This population‐based nested case–control study found an association between PPI use and increased risk of periampullary cancers. Subgroup analysis showed similar trends when focusing on patients without H. pylori eradication therapy. Two sensitivity analyses were performed using: (i) longer washout period to reduce a carryover effect of drugs and (ii) lung cancer as a negative cancer case to rule out unobserved confounding bias additionally confirmed the initial findings. Periampullary cancers are relatively rare compared with the other gastrointestinal cancers; however, over 60% of the patients died within a year, once diagnosed in this cohort. Thus, identifying the potential risk of the cancers is significantly important.

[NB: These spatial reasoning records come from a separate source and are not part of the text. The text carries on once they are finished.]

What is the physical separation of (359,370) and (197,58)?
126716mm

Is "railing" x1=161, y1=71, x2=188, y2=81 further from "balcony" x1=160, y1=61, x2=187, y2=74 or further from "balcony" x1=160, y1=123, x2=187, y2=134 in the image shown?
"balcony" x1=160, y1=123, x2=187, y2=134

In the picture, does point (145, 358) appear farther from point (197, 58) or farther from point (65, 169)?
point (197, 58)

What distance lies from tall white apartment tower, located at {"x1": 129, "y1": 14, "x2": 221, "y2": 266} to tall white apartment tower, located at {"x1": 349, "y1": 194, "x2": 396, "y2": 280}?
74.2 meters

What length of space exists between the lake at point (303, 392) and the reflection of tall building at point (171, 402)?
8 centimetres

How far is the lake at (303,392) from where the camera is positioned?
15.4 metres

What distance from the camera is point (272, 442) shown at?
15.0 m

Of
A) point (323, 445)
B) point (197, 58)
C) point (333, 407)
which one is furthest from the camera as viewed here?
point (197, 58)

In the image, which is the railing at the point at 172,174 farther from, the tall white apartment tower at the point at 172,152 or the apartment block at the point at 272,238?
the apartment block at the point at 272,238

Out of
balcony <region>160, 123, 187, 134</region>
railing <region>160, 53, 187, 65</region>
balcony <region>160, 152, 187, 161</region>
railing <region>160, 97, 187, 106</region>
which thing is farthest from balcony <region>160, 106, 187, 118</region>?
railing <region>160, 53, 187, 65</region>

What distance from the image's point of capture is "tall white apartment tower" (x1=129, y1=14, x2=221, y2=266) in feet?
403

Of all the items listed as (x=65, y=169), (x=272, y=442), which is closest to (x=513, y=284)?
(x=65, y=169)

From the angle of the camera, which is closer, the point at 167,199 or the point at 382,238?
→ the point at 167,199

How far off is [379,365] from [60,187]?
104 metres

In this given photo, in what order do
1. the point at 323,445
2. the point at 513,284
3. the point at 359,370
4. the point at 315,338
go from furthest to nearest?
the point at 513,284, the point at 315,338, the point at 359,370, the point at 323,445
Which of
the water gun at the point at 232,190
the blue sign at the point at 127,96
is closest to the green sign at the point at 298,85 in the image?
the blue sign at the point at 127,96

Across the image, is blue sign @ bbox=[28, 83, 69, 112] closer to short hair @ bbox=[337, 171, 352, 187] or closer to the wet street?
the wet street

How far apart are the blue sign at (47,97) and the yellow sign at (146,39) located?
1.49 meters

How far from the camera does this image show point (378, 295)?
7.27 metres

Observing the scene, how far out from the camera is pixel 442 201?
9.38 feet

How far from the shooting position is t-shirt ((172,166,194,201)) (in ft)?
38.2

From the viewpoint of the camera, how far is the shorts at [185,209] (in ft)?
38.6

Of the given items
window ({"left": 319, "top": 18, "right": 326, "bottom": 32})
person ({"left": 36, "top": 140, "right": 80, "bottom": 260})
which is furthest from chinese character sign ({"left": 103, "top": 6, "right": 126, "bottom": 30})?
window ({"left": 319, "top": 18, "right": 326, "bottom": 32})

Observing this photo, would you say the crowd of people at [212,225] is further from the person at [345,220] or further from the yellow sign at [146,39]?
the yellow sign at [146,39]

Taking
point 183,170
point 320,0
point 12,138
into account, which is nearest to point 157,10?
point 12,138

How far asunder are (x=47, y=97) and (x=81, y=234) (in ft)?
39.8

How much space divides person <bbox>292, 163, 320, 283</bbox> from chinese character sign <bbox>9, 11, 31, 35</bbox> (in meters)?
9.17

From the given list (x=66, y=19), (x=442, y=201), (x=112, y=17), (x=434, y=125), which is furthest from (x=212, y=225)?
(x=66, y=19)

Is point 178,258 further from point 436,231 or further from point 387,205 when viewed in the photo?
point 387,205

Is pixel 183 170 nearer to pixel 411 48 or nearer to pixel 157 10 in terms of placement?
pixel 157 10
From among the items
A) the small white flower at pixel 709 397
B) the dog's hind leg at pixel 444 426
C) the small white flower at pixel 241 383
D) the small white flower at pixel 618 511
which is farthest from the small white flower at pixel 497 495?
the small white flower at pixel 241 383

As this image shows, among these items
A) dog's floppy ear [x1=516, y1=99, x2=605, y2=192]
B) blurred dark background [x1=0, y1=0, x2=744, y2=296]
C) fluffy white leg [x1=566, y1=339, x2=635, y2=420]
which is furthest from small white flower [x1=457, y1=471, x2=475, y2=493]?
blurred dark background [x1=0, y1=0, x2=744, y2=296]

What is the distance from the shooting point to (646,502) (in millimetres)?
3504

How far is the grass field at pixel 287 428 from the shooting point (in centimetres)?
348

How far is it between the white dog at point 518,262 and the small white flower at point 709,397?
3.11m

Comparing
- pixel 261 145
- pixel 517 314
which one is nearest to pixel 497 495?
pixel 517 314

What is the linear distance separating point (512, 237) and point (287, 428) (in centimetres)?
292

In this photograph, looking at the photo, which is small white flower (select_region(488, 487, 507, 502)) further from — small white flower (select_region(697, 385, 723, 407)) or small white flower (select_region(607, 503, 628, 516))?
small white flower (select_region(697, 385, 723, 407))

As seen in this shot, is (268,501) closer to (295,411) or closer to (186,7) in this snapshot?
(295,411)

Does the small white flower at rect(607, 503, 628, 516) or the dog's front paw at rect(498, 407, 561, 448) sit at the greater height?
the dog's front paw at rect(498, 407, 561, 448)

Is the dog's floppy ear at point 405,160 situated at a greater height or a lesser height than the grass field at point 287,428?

Long‐term PPI use and carcinoma has remained questionable for years. The first published report involved endochromaffin cell‐derived (ECL cell‐derived) neuroendocrine carcinoma. The authors postulated whether carcinoma was secondary to hypergastrinemia due to PPI use over a 15‐year course.25 As found in this study, long‐term use of PPI was associated with the risk of periampullary cancers. There are two possible mechanisms that contribute or explain our finding. First, pronounced acid suppression has been shown to cause elevated serum gastrin levels in individuals. Prolonged and increased gastrin can stimulate an increase in intermediates known to have trophic effects on normal gastrointestinal mucosa and can stimulate carcinogenesis. Numerous in vitro and in vivo studies have explored trophic effects of gastrin on numerous cancers including pancreatic,26 liver,27 esophageal28 and colon.29 It is therefore conceivable that the trophic effects of gastrin allow sporadic mutations to ultimately proliferate and progress to neoplastic precursors.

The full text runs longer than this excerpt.